• Dataset excerpts:
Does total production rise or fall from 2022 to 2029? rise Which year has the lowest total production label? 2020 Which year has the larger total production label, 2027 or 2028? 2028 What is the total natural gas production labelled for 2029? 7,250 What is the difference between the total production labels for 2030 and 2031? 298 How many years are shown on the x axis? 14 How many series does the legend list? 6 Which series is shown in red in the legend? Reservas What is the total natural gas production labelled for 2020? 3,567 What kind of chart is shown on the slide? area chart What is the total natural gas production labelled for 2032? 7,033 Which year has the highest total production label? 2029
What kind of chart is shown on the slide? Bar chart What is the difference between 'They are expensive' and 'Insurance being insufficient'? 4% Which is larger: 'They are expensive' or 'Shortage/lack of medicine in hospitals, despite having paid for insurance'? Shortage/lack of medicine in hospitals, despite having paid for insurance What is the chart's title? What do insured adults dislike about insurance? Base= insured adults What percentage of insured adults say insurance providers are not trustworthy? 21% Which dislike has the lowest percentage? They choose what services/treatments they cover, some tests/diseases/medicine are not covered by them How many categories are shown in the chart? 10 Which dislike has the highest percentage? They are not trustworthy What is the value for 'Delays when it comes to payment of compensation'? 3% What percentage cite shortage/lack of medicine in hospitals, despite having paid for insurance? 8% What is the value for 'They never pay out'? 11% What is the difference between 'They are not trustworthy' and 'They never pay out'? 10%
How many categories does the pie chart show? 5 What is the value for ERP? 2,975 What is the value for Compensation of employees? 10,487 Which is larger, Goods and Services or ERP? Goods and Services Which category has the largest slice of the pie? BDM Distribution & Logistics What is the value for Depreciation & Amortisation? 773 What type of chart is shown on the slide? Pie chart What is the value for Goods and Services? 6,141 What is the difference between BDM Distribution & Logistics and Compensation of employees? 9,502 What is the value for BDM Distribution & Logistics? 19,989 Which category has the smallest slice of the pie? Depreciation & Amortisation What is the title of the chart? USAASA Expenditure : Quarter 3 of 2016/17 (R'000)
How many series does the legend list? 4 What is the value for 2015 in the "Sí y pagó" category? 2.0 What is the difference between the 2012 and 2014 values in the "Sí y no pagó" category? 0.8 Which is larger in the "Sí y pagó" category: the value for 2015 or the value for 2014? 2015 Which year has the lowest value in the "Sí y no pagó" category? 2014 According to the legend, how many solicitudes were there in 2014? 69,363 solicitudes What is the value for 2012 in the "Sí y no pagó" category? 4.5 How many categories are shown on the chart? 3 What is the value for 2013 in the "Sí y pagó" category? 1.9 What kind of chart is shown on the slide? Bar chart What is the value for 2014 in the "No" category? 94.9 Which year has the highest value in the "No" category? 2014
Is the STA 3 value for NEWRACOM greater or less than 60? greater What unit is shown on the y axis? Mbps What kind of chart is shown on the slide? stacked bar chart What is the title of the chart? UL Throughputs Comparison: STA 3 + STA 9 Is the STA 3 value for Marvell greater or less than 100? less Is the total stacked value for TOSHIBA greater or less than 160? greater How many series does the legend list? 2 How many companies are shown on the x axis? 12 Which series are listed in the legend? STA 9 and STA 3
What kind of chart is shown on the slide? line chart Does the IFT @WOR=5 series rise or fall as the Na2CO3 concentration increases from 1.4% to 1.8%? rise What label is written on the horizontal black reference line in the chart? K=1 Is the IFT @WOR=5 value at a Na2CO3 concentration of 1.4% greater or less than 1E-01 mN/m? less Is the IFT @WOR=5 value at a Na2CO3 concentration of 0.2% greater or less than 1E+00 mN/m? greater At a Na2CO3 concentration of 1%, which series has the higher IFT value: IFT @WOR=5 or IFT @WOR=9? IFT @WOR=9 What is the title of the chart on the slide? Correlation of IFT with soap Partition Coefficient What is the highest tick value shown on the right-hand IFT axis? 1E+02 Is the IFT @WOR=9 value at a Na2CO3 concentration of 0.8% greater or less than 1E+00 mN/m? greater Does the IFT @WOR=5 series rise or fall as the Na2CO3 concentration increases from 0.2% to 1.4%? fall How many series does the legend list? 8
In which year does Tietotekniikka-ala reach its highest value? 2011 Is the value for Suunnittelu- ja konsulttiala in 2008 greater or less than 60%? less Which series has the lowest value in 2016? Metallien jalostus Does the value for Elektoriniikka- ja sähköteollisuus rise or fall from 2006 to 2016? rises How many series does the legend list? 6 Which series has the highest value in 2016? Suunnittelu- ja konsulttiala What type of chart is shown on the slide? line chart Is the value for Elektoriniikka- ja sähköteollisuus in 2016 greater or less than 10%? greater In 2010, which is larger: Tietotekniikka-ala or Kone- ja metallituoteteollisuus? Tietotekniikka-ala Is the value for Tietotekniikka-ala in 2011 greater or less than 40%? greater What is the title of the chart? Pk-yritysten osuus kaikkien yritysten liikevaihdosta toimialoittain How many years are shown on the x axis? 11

• Task description: Write out the records from the start through the line with "pay out'? 10%", switching "total" to "overall" and leaving everything else unchanged.

• Finished task:
Does overall production rise or fall from 2022 to 2029? rise Which year has the lowest overall production label? 2020 Which year has the larger overall production label, 2027 or 2028? 2028 What is the overall natural gas production labelled for 2029? 7,250 What is the difference between the overall production labels for 2030 and 2031? 298 How many years are shown on the x axis? 14 How many series does the legend list? 6 Which series is shown in red in the legend? Reservas What is the overall natural gas production labelled for 2020? 3,567 What kind of chart is shown on the slide? area chart What is the overall natural gas production labelled for 2032? 7,033 Which year has the highest overall production label? 2029
What kind of chart is shown on the slide? Bar chart What is the difference between 'They are expensive' and 'Insurance being insufficient'? 4% Which is larger: 'They are expensive' or 'Shortage/lack of medicine in hospitals, despite having paid for insurance'? Shortage/lack of medicine in hospitals, despite having paid for insurance What is the chart's title? What do insured adults dislike about insurance? Base= insured adults What percentage of insured adults say insurance providers are not trustworthy? 21% Which dislike has the lowest percentage? They choose what services/treatments they cover, some tests/diseases/medicine are not covered by them How many categories are shown in the chart? 10 Which dislike has the highest percentage? They are not trustworthy What is the value for 'Delays when it comes to payment of compensation'? 3% What percentage cite shortage/lack of medicine in hospitals, despite having paid for insurance? 8% What is the value for 'They never pay out'? 11% What is the difference between 'They are not trustworthy' and 'They never pay out'? 10%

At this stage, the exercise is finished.